Microsoft President Brad Smith, Chief Financial Officer Amy Hood, and CEO Satya Nadella preparing to announce Microsoft’s plan to be carbon negative by 2030. (Brian Smale / Microsoft Photo)

Microsoft unveiled a new suite of sustainability initiatives Tuesday as part of its effort to zero-out the carbon debt the company has accrued over its lifespan.

The latest announcements include the largest single renewable energy investment Microsoft has ever made. The company is investing in 500 megawatts of renewable energy from Sol Systems, equivalent to the energy needed to power more than 70,000 homes in the U.S. per year. The investment will fund solar energy projects in the U.S. in under-resourced communities, according to Microsoft. The company will provide $50 million in grants to community organizations working on education, habitat restoration, clean energy programs, and job training.

Microsoft is partnering with six corporations — Maersk, Danone, Mercedes-Benz, Natura & Co., Nike, Starbucks, Unilever, and Wipro — to create Transform to Net Zero, a coalition dedicated toward creating a net-zero carbon economy. The Environmental Defense Fund is also a founding member.

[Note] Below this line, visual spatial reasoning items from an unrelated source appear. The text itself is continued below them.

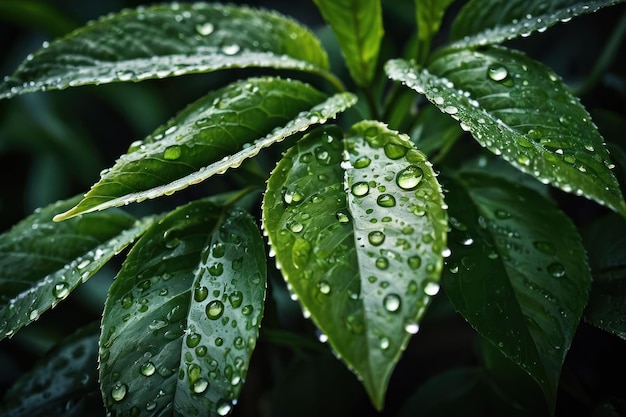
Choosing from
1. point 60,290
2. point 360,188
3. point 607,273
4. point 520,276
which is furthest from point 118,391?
point 607,273

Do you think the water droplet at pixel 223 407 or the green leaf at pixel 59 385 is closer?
the water droplet at pixel 223 407

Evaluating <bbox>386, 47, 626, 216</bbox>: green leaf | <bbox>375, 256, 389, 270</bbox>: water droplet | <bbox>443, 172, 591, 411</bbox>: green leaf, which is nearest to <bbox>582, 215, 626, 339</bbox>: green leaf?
<bbox>443, 172, 591, 411</bbox>: green leaf

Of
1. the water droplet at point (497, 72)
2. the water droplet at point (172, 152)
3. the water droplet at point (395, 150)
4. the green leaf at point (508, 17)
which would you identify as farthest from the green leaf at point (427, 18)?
the water droplet at point (172, 152)

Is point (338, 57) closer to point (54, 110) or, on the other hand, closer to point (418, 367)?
point (418, 367)

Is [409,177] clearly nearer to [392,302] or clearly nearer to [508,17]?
[392,302]

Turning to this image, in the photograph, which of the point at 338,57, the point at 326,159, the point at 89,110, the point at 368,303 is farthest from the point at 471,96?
the point at 89,110

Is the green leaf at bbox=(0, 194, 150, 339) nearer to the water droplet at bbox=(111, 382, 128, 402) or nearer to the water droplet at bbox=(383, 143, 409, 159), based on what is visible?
the water droplet at bbox=(111, 382, 128, 402)

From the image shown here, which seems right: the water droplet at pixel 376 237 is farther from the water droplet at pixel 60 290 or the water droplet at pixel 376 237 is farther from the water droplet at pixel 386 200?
the water droplet at pixel 60 290
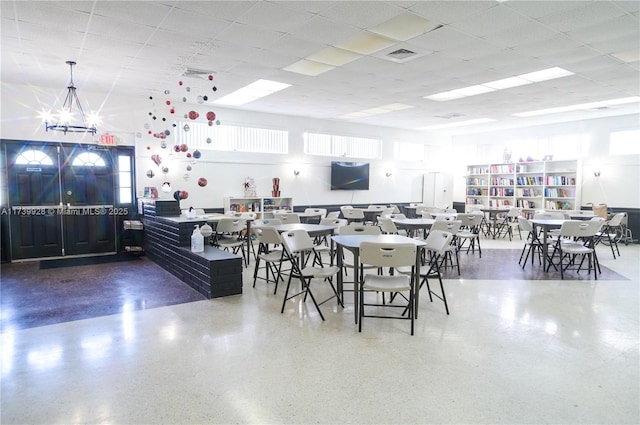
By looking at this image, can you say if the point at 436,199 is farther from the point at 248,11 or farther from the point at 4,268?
the point at 4,268

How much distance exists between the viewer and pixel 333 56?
5066mm

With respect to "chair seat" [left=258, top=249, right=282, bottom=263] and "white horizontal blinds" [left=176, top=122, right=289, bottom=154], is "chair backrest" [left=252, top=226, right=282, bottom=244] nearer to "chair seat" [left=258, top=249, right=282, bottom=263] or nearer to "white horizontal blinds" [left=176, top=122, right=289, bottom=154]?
"chair seat" [left=258, top=249, right=282, bottom=263]

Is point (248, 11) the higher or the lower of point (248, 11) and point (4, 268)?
the higher

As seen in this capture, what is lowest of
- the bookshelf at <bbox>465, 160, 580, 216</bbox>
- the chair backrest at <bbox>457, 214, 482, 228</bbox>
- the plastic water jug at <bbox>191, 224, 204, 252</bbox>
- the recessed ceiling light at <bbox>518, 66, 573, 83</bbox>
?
the plastic water jug at <bbox>191, 224, 204, 252</bbox>

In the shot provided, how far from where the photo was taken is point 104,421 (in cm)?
213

The coalition is pledging to achieve net-zero emissions by 2050. Each company will share what it learns in pursuit of carbon reduction goals with the coalition and broader business community.

“We’re actively investing and we’re actively purchasing at the same time, and being able to operate in the market as both an investor and a consumer is a really critical step,” said Lucas Joppa, Microsoft’s chief environmental officer, during a virtual climate change event hosted Tuesday by Bloomberg Green.

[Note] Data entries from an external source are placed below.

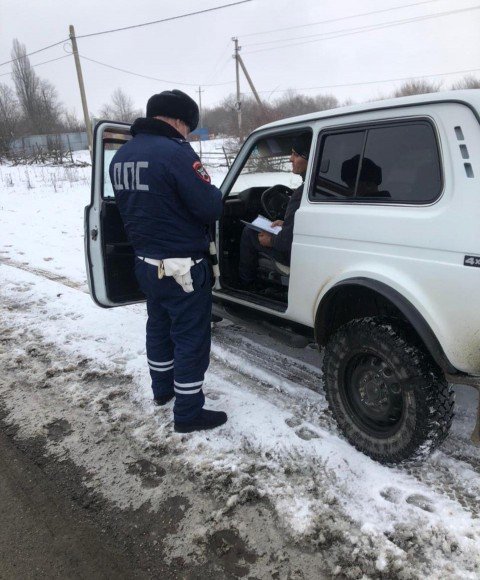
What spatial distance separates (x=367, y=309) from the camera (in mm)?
2695

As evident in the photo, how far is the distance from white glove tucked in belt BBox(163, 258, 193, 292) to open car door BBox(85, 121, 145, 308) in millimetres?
1026

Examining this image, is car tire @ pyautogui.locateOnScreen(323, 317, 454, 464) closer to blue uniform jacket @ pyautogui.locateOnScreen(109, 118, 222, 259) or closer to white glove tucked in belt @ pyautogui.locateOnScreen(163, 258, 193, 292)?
white glove tucked in belt @ pyautogui.locateOnScreen(163, 258, 193, 292)

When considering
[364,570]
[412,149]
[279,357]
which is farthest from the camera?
[279,357]

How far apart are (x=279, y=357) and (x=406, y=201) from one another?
6.10ft

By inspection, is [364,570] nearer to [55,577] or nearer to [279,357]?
[55,577]

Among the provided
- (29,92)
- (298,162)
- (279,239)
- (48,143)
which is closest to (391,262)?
(279,239)

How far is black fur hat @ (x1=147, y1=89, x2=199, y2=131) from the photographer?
8.51 ft

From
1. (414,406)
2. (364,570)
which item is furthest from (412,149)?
(364,570)

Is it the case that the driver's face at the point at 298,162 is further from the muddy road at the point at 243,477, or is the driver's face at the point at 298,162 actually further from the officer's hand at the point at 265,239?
the muddy road at the point at 243,477

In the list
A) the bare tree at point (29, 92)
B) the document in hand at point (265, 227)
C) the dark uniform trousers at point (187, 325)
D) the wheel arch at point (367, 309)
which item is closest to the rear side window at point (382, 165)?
the wheel arch at point (367, 309)

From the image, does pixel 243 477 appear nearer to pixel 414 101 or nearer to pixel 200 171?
pixel 200 171

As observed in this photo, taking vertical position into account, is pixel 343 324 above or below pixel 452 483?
above

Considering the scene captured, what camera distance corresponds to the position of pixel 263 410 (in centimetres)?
300

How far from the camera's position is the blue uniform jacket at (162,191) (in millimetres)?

Microsoft is also unveiling a new Sustainability Calculator of cloud customers to help them understand the carbon emissions generated by their cloud usage. The calculator uses AI and analytics to advise users on ways to reduce their carbon footprint and predict future emissions.

Microsoft pledged in January to become carbon negative by 2030 and remove more carbon than the company has put into the atmosphere since it launched by 2050. As part of Tuesday’s announcement, Microsoft also pledged to stop using diesel fuel to power backup generators in data centers. In addition to those programs, Microsoft was one of the first companies to implement an internal fee on carbon emissions that managers must budget for.

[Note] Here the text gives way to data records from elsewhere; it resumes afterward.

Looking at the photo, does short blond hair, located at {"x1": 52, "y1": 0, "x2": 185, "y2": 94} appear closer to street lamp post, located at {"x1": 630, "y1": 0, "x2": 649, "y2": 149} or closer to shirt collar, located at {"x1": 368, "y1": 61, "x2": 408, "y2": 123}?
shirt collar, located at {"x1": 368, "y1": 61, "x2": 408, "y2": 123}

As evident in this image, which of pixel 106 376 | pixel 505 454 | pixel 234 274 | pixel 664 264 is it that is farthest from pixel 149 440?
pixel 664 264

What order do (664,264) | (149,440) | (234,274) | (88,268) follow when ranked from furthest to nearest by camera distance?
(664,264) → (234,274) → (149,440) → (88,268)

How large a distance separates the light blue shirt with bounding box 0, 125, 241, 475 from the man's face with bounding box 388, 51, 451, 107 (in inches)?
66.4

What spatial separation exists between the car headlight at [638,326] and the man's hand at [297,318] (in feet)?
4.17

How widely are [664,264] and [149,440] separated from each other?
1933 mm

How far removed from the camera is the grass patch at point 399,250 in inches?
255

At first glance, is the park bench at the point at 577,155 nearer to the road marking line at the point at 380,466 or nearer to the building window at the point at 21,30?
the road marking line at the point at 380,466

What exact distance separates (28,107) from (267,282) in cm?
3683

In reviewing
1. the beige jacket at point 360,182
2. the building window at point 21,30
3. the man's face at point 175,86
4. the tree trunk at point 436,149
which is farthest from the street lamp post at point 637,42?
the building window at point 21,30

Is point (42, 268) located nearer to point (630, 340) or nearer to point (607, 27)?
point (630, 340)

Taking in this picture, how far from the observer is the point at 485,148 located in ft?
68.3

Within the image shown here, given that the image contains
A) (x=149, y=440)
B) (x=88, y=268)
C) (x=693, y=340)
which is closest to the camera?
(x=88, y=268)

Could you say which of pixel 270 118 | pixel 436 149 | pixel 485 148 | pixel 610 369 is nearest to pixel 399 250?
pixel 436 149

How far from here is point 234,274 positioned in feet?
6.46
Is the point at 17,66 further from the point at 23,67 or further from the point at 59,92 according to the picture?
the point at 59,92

Though Microsoft has launched one of corporate America’s most aggressive climate change initiates, other big tech companies are following suit. Apple said Tuesday that it will ensure every product it sells will have a net-zero impact on global warming within 10 years, Axios reports.

Microsoft plans to remove 1 million metric tons of carbon from the atmosphere this year, and on Tuesday the company opened a request for proposals “to source that carbon removal from a range of nature- and technology-based solutions.”

“It’s incumbent, I believe, on Microsoft and other players in this space to make sure that we don’t just engage in these markets by ourselves,” Joppa said. “We engage in these markets on behalf of the rest of the world.”